Было прекрасное летнее утро. Солнце уже стояло высоко, но в воздухе не чувствовалось еще ни истомы, ни пыли, ни духоты. В садике Потани весело чирикали всякие пичужки, или «малые птенчики», по ее любимому выражению, а в грядах пололи траву еще три девушки-подростка. Около плетеного двора, на самом припеке, лежала на разостланном войлоке маленькая старушка, покрытая нагольным полушубком, и кашляла, прикрывая рот маленькой худой рукой. Откашлявшись, она подняла на меня глаза, и я сразу узнал Потаню.

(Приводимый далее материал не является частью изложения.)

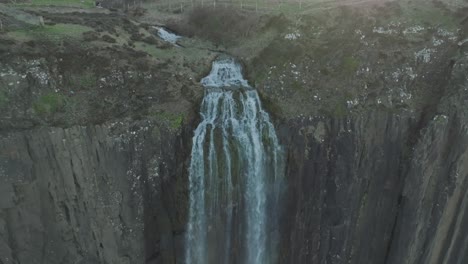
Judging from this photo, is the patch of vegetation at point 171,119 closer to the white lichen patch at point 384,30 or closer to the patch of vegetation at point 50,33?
the patch of vegetation at point 50,33

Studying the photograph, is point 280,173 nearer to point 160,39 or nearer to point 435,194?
point 435,194

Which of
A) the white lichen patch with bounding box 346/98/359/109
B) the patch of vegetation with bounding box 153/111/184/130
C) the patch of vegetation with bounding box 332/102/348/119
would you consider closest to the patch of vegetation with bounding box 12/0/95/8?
the patch of vegetation with bounding box 153/111/184/130

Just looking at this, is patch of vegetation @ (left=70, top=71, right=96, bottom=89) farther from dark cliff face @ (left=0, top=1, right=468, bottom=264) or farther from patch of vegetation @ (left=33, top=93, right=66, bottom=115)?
patch of vegetation @ (left=33, top=93, right=66, bottom=115)

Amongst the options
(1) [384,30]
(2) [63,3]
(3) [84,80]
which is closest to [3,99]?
(3) [84,80]

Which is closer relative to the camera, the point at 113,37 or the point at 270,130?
the point at 270,130

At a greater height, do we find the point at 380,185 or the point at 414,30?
the point at 414,30

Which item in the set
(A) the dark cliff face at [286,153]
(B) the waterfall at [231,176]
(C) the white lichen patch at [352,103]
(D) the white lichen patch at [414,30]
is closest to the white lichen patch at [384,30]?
(A) the dark cliff face at [286,153]

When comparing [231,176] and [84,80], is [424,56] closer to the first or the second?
[231,176]

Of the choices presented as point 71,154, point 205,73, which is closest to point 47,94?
point 71,154
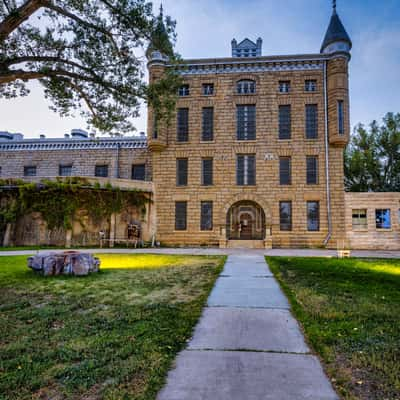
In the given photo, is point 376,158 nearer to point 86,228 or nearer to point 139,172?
point 139,172

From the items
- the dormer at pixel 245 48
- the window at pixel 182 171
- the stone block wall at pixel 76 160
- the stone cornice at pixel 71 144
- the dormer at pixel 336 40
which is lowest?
the window at pixel 182 171

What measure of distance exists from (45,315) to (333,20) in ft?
73.7

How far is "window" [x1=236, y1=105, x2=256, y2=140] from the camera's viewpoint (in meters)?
18.3

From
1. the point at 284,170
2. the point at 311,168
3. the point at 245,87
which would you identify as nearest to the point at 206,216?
the point at 284,170

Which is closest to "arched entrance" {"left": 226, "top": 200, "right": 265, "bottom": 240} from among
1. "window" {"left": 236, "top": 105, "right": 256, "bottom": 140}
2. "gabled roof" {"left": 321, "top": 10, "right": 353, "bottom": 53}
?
"window" {"left": 236, "top": 105, "right": 256, "bottom": 140}

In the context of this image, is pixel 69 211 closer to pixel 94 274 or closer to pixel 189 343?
pixel 94 274

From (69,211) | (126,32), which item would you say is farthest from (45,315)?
(69,211)

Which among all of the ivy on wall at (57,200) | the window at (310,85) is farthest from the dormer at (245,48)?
the ivy on wall at (57,200)

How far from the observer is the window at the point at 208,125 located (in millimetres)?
18516

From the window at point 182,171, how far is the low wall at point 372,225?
10.3 m

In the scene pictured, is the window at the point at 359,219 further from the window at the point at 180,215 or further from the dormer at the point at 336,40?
the window at the point at 180,215

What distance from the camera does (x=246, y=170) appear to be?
59.8 ft

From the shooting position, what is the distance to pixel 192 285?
564 centimetres

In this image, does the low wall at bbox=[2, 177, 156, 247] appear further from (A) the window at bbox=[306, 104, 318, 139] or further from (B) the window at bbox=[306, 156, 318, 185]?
(A) the window at bbox=[306, 104, 318, 139]
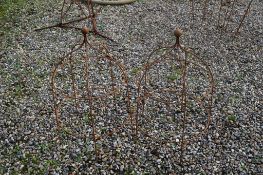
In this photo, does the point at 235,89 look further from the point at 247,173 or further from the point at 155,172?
the point at 155,172

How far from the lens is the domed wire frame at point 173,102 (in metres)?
3.70

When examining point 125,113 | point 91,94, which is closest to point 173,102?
point 125,113

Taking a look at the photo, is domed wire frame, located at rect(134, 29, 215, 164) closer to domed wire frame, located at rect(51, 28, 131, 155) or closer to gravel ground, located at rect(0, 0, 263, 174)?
gravel ground, located at rect(0, 0, 263, 174)

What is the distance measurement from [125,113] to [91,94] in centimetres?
52

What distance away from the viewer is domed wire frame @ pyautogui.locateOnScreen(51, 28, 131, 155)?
3828mm

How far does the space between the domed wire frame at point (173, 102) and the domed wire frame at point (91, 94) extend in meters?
0.22

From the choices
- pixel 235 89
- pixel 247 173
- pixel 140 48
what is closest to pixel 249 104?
pixel 235 89

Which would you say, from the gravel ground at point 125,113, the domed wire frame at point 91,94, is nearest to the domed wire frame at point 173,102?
the gravel ground at point 125,113

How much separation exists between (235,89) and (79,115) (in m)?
1.84

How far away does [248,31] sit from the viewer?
561 cm

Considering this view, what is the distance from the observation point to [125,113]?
155 inches

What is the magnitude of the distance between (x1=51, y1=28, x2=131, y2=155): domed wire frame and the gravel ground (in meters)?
0.04

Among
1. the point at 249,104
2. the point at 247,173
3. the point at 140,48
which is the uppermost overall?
the point at 140,48

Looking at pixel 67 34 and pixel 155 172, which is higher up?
pixel 67 34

— Здравствуй, бабушка, — сказал я. — Я вот уж и не знаю, как тебя звать-то… Прежде мы тебя Потаней звали…

— Меня и теперь на деревне все Потаней зовут… Я люблю это… Маменька-покойница все, бывало, меня так звала! — отвечала Потапя, и голос у нее, хотя и хриплый, но все по-прежнему был певучий.

— А ты не узнаешь меня?

— Нет, не признаю… Много ведь я за свое-то время господ перевидала.

Я напомнил ей наш город и семью.

— Как же, вспоминаю… Только где же всех узнать! Давно уж разошлись… У вас свои дела пошли, у нас свои… Где помнить!.. Где помнить!..

И, махнув своей маленькой рукой, Потаня снова закашлялась тем томительным кашлем, который готов был на части разорвать ее сухую, узенькую грудь.

— Вот больна я… говорить-то не могу… Вот уж месяца два валяюся… Да это пройдет… Еще какая я старуха!.. Такие ли старухи бывают… Еще я вот, погоди, горошком вскочу да скорее молодых побегу… Хоть в горелки играть, так и то смогу!

— Ну, дай бог тебе!.. Довольна ли ты?.. Помнишь, бабушка, как ты нам про вертоград-то рассказывала? — спросил я, улыбаясь ей, как ребенку, осматривая жалкую лачужку и крохотный садик.

— Как же не помнить!.. Умру с этим… Вот господь помог, слава создателю, — починочек поставила, — отвечала Потаня таким серьезным тоном, что мне стало стыдно за свою насмешку, — починочек вот… Вот у меня пять сироток кормятся… Еще две вдовы честных при мне… Вот трудимся, слава богу, в любви, в согласии… Малых же девочек книжному делу обучаем… Пущай растут да уму-разуму набираются, а окрепнут духом — пущай тогда выбирают, какая доля лучше приглянется!.. Вот у меня тут и могилка маменькина под глазами… Вербой я ее обсадила… Вот только рощу-то маклаки-купцы всю свели… А какая была роща прекрасная!.. Думала я тогда в ней бы заложить обитель… Домогалась всячески, верой не падала… ну, стало быть, не вышло — все опять же в досужие руки пошло. Ну, что делать!.. Вот починочек есть… Мал он, что говорить!.. И пропитаться чуть что хватает… Да в людях все разбежалось, вот* причина! «Слово»-то, точно, объявилось, а в людях-то все разбежалось… Помоги-то друг дружке уж и нет! Вот подымусь, отдышусь, встану — опять побегу по людям, надоедница, опять запою!.. А умру — молодые за меня останутся… «Домогаться, милая дочка, надоть, домогаться и верить, — говорила мне маменька-покойница, — и удостоишься, — говорит, — зато узреть вертограда небесного!»